Recorded at the Knox County School Board Regular Meeting November 6, 2013 Share this video and spread the message: we will not accept these issues with educa...
|Scooped by Susan Volinski|
I found this link on YouTube while browsing for different opinions on the common core, and this one being about a Tennessee high school student, Ethan Young, who gave a speech at the Knox County School Board Meeting expressing his arguement against the common core curriculum. He begins the speech by describing the definition of common core, and stating that the standards are made to be rigorous, but the speaker then says that “...rigorous is just a buzz word. These standards aren’t rigorous, they are just different.” I immediately paused the video and thought about what he just said, and I definitely agree with him. For example, if you have been doing 2 + 2 your whole life by counting on your fingers, and then the system changed and no longer were you allowed to count on your fingers, but now you have to set up an array and an equation to solve the problem. The answer doesn’t change, the approach does, and this different approach is what many may feel is “rigorous” because one has to change his or her method of understanding information, when in fact the information isn’t any harder, the approach is what makes it difficult.

Dataset entries
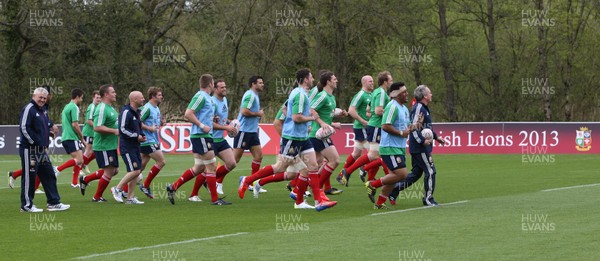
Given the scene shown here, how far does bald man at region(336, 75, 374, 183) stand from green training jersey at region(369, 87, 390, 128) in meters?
0.18

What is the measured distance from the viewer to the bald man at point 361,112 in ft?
67.4

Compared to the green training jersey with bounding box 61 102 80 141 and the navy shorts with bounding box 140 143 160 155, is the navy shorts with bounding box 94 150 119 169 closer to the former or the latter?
the navy shorts with bounding box 140 143 160 155

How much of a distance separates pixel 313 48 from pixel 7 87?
13.4 metres

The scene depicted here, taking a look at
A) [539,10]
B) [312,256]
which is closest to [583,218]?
[312,256]

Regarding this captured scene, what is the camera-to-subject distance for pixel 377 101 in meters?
19.9

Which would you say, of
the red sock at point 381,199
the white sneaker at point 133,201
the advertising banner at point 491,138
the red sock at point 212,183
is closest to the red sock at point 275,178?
the red sock at point 212,183

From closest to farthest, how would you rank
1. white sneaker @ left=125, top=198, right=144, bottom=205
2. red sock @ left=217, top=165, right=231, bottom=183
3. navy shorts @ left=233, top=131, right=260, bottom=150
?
1. white sneaker @ left=125, top=198, right=144, bottom=205
2. red sock @ left=217, top=165, right=231, bottom=183
3. navy shorts @ left=233, top=131, right=260, bottom=150

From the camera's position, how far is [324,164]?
1948 cm

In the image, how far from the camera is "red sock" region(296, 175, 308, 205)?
53.5ft

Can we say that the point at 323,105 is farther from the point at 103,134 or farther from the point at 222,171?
the point at 103,134

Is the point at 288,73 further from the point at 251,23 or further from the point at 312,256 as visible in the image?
the point at 312,256

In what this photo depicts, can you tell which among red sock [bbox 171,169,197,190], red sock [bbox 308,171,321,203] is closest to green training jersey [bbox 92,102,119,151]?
red sock [bbox 171,169,197,190]

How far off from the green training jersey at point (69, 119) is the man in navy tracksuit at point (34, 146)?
17.1 feet

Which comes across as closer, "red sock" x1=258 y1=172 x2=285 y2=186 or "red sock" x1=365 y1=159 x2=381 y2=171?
"red sock" x1=258 y1=172 x2=285 y2=186
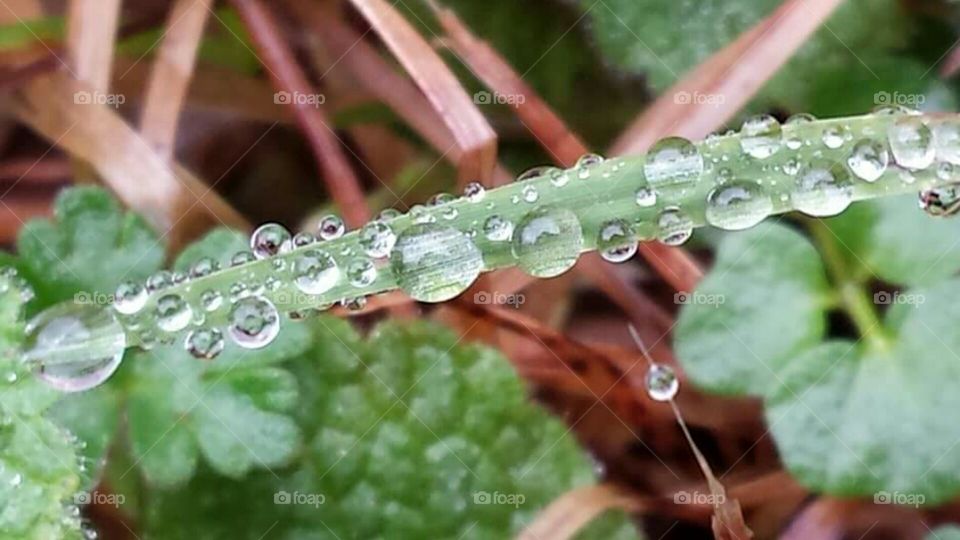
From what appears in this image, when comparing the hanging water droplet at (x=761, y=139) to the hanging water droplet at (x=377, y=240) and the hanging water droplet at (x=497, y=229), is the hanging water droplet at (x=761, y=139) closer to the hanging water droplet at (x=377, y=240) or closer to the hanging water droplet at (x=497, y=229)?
the hanging water droplet at (x=497, y=229)

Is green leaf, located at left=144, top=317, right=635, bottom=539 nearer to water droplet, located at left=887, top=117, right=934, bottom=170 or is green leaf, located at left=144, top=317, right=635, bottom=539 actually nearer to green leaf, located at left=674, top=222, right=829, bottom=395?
green leaf, located at left=674, top=222, right=829, bottom=395

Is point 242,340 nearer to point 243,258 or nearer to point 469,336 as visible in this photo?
point 243,258

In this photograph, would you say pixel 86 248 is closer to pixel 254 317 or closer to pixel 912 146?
pixel 254 317

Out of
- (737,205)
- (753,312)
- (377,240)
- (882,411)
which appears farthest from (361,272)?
(882,411)

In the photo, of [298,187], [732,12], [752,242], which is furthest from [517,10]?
[752,242]

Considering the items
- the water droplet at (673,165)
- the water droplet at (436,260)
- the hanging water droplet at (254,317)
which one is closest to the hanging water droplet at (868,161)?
the water droplet at (673,165)
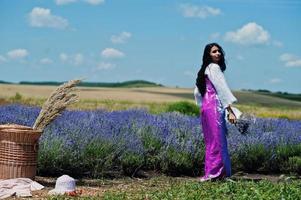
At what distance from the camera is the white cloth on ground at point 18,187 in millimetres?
6926

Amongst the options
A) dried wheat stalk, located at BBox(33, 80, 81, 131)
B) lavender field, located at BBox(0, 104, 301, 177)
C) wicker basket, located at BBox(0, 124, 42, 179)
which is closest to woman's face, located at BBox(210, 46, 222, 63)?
lavender field, located at BBox(0, 104, 301, 177)

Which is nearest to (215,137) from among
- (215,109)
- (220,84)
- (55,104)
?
(215,109)

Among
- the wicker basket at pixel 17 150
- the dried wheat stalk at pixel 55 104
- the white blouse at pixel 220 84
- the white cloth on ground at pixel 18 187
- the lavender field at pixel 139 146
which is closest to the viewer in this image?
the white cloth on ground at pixel 18 187

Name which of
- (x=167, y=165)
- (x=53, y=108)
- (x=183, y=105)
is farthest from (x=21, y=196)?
(x=183, y=105)

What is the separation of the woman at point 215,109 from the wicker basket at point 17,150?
2141mm

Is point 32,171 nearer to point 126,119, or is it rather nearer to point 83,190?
point 83,190

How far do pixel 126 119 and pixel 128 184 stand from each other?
2.44 metres

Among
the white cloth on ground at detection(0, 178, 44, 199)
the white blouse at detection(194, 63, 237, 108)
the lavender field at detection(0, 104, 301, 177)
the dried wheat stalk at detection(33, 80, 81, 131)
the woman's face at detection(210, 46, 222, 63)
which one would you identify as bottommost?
the white cloth on ground at detection(0, 178, 44, 199)

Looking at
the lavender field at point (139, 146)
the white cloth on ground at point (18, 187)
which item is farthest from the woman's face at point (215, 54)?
the white cloth on ground at point (18, 187)

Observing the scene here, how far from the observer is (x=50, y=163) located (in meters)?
8.37

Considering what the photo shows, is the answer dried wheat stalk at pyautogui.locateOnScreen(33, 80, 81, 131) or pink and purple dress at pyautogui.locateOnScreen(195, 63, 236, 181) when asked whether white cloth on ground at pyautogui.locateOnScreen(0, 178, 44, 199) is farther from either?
pink and purple dress at pyautogui.locateOnScreen(195, 63, 236, 181)

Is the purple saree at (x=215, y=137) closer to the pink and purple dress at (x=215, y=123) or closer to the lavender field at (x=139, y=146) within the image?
the pink and purple dress at (x=215, y=123)

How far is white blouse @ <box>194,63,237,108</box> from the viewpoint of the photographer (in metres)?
8.35

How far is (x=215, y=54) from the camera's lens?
8.57 metres
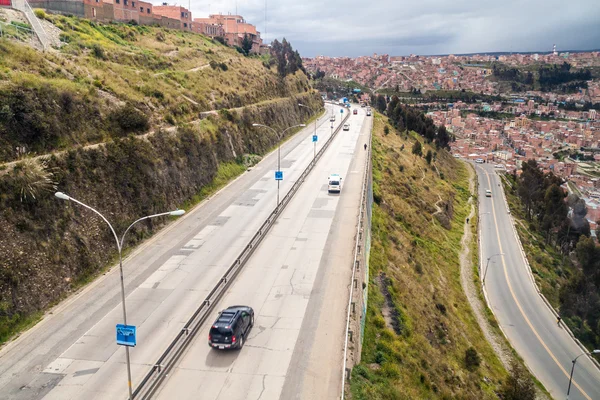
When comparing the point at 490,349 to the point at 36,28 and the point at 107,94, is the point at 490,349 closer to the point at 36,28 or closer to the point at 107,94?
the point at 107,94

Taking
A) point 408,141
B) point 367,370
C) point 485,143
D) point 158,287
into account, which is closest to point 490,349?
point 367,370

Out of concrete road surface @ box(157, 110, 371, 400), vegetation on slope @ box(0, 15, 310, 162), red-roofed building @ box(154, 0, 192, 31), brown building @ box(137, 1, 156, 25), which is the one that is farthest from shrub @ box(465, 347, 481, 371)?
red-roofed building @ box(154, 0, 192, 31)

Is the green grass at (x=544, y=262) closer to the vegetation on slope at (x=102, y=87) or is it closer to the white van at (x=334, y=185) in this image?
the white van at (x=334, y=185)

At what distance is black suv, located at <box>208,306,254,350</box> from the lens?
16.0 m

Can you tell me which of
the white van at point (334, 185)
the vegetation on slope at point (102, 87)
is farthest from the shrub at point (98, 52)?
the white van at point (334, 185)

*Parts of the exercise*
**a.** According to the text about the Ethan Young speech, at which meeting was the speech recorded, and on what date?
**b.** List every distinct proper name (people, places, organizations, websites) that appears in the text about the Ethan Young speech.
**c.** Continue the comment on the Ethan Young speech, picking up after its final sentence.

*Answers to the problems*
**a.** The Knox County School Board Regular Meeting on November 6, 2013.

**b.** Knox County School Board; Susan Volinski; YouTube; Tennessee; Ethan Young

**c.**
When the TN student said “the task of teaching is never quantifiable,” I felt that he really understood the teacher's lifestyle because it is really easy to measure success in other professions. For example, a surgeon's success might be measured by the number of successful operations. It’s hard to measure teaching in a classroom, when students learn “creativity, appreciation, and inquisitiveness, they are impossible to scale, but they are the purpose of education.” It was interesting when he said this because it made me realize that yes, students do learn math, science, art, and so on, but some of the most valuable skills are not measured by exams. In today’s society, and with common core, the focus is to prepare students for college and become competitive and valuable to the working and international world. As much as this is true, I personally agree with the speaker when he says that we teach to inspire. Our role in the classroom is to inspire students to strive for success in whatever they want most, and once they are inspired, that inspiration will drive them to become successful and obtain jobs, if that’s where their futures lead. But we don’t know the future, and teaching using common core, we don’t know if those skills will be necessary by the time those students graduate.
Lastly, I realized that with our society obsessively collecting data on the students' and teachers' performance, this has damaged the joy of education. Constantly implementing new models to gain more test results takes away from the interactive time with students, peers, and teachers. Teachers have become more focused on making sure that students are getting all the information they need to pass standardized tests, and students are being overloaded with copious amounts of information in a short period of time. From what I remember, elementary school used to be fun.